In an excerpt from the new book Keanu Reeves: Most Triumphant, Alex Pappademas traces the origins of an LA band that somehow ended up opening for Weezer and David Bowie—and wasn’t even the only band named Dogstar in town.
What makes a man start a band? Let alone a man who’s already famous for doing something else? Let alone a man who’s basically as famous as you can conceivably be for doing that other thing? It’s an almost impossible landing to stick.
For every Drake or Jenny Lewis or Miley Cyrus— all child performers who changed tracks in early adulthood and never really tried to have it both way—there’s a Shatner, a Seagal, or a Bruce Willis, and for every “Party All the Time” there’s every other Eddie Murphy song.
It’s hard enough to write one song, let alone one good song, let alone twelve songs good enough to convince people you’re not just a preening dilettante who craves more direct access to an audience’s adoration and/or doesn’t hear the word “no” often enough.

★ ★ ★

Set of tasks:
(1) Using the Dogstar excerpt, decide whether each statement agrees with it: (a) the band opened for Weezer and David Bowie; (b) it was the only band named Dogstar in town; (c) Jenny Lewis is described as a child performer. Answer yes or no for each and quote the words that settle it.
(2) Transcribe the part of the Dogstar excerpt starting at "In an excerpt" and ending at "Eddie Murphy song.".

Data:
★ ★ ★

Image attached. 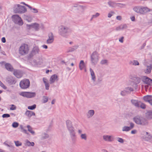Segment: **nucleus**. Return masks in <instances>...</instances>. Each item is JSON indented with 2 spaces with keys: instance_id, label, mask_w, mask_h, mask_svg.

★ ★ ★

Set of answers:
(1)
(a) Yes: "somehow ended up opening for Weezer and David Bowie"
(b) No: "wasn’t even the only band named Dogstar in town"
(c) Yes: "all child performers who changed tracks in early adulthood"

(2)
In an excerpt from the new book Keanu Reeves: Most Triumphant, Alex Pappademas traces the origins of an LA band that somehow ended up opening for Weezer and David Bowie—and wasn’t even the only band named Dogstar in town.
What makes a man start a band? Let alone a man who’s already famous for doing something else? Let alone a man who’s basically as famous as you can conceivably be for doing that other thing? It’s an almost impossible landing to stick.
For every Drake or Jenny Lewis or Miley Cyrus— all child performers who changed tracks in early adulthood and never really tried to have it both way—there’s a Shatner, a Seagal, or a Bruce Willis, and for every “Party All the Time” there’s every other Eddie Murphy song.